Quali saranno gli effetti pratici della retrodatazione dell’iscrizione sul registro degli indagati?

La retrodatazione sarà possibile in caso di ingiustificato e inequivocabile ritardo. Avrà l’effetto di rendere inutilizzabile gli elementi acquisiti dal pm dopo il termine di scadenza delle indagini. È una delle misure che sottolineano l’attenzione della riforma per la ragionevole durata del processo, fin dalla fase delle indagini preliminari. A testimonianza ulteriore di come sia una riforma che riflette un disegno organico e unitario, che va letto nel suo insieme.

In tema di prescrizione, la prima ipotesi della Commissione Lattanzi era un ritorno alla Orlando. Cosa ne pensa della rinuncia a percorrere questa strada, anche alla luce del dibattito sulla improcedibilità?

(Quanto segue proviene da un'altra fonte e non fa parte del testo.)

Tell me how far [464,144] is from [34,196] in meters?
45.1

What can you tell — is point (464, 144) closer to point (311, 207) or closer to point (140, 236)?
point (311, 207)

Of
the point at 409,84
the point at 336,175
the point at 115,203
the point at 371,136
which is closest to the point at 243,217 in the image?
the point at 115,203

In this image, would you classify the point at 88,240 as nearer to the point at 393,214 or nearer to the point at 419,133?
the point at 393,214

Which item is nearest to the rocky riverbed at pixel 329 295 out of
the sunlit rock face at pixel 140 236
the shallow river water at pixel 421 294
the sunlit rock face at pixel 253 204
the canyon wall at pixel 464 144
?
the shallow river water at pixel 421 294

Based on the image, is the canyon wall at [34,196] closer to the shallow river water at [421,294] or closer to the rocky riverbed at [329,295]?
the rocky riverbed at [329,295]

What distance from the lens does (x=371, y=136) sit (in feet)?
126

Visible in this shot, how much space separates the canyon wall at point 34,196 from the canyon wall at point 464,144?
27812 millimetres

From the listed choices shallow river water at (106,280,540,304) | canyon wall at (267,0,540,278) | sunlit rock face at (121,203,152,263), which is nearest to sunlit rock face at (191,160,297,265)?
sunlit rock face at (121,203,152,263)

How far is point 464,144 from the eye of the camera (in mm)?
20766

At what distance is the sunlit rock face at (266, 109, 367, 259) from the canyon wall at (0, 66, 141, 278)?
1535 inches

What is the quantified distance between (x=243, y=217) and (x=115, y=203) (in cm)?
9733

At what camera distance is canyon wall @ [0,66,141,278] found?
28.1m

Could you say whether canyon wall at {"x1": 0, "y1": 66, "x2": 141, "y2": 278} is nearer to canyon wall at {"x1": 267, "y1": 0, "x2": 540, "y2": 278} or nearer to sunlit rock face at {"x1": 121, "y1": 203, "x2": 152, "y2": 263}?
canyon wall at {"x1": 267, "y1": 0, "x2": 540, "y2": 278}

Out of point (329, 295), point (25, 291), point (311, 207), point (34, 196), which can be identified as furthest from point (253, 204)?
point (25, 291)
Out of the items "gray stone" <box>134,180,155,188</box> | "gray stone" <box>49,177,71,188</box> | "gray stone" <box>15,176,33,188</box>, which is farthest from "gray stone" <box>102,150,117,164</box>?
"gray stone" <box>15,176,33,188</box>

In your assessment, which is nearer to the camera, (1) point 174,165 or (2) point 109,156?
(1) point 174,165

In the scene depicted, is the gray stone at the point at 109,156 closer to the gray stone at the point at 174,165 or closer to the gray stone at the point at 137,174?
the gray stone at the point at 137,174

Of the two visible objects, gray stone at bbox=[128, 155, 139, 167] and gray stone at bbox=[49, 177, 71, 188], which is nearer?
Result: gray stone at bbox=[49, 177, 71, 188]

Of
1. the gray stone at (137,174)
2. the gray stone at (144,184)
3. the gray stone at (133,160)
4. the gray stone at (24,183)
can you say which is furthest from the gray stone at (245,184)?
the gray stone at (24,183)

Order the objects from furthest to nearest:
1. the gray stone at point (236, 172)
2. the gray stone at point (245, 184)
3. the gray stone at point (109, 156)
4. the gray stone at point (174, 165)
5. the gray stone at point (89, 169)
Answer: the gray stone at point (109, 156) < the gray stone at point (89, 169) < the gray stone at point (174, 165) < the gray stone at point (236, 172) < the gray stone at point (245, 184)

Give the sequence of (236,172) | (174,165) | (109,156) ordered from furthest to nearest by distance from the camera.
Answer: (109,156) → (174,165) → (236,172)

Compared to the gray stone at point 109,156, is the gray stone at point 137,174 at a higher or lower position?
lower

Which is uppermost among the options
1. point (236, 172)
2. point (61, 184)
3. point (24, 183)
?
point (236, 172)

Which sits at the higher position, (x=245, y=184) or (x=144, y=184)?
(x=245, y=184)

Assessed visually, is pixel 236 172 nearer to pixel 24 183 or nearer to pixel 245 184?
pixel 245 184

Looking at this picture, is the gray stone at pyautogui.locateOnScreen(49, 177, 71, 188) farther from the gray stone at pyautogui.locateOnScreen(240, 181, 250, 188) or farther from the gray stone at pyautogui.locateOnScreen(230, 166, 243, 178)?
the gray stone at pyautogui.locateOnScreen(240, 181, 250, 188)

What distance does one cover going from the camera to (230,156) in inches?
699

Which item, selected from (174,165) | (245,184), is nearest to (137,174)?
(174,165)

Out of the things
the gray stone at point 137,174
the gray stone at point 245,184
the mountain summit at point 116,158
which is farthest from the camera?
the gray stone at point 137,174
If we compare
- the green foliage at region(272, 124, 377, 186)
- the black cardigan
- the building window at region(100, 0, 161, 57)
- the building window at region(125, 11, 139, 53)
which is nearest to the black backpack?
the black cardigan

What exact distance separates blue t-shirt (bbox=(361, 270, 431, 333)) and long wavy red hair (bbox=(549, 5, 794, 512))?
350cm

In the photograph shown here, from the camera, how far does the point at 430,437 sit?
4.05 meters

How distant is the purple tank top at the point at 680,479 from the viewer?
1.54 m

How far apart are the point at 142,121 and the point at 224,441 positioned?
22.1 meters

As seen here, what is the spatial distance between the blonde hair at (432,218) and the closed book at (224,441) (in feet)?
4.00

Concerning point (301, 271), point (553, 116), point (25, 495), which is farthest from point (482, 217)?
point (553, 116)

La Commissione Lattanzi ha presentato due proposte alternative, diverse tra loro, entrambe valide e nessuna senza punti di possibile criticità. La proposta in tema di improcedibilità, tradotta nel disegno di legge ora approvato dalla Camera, sviluppa la seconda ipotesi della Commissione Lattanzi, limitandola ai giudizi di impugnazione. La scommessa su cui regge è che il sistema, con opportuni investimenti, sia in grado di celebrare i giudizi di appello e di Cassazione nei termini previsti, di ragionevole durata. Esattamente come già oggi avviene in Cassazione e in alcune Corti d’appello. L’improcedibilità è un rimedio che, se il sistema è efficiente, come deve essere, non opera. Serve però a dare un ritmo al processo e un impulso a chi ne detta i tempi, attivando pratiche organizzative virtuose. La prima proposta della Commissione Lattanzi è certamente più in linea con la tradizione e meno innovativa: evita la prescrizione quando è imminente ma non produce sostanziali effetti acceleratori, né stimola pratiche virtuose, quando la prescrizione è lontana dal maturare. Il nuovo contesto, che richiede di ridurre i tempi del processo – del 25% nei prossimi cinque anni, come da impegni del Governo con la Commissione europea – esige oggi soluzioni diverse e maggiormente innovative. È per questo, ritengo, che la soluzione dell’improcedibilità è stata preferita.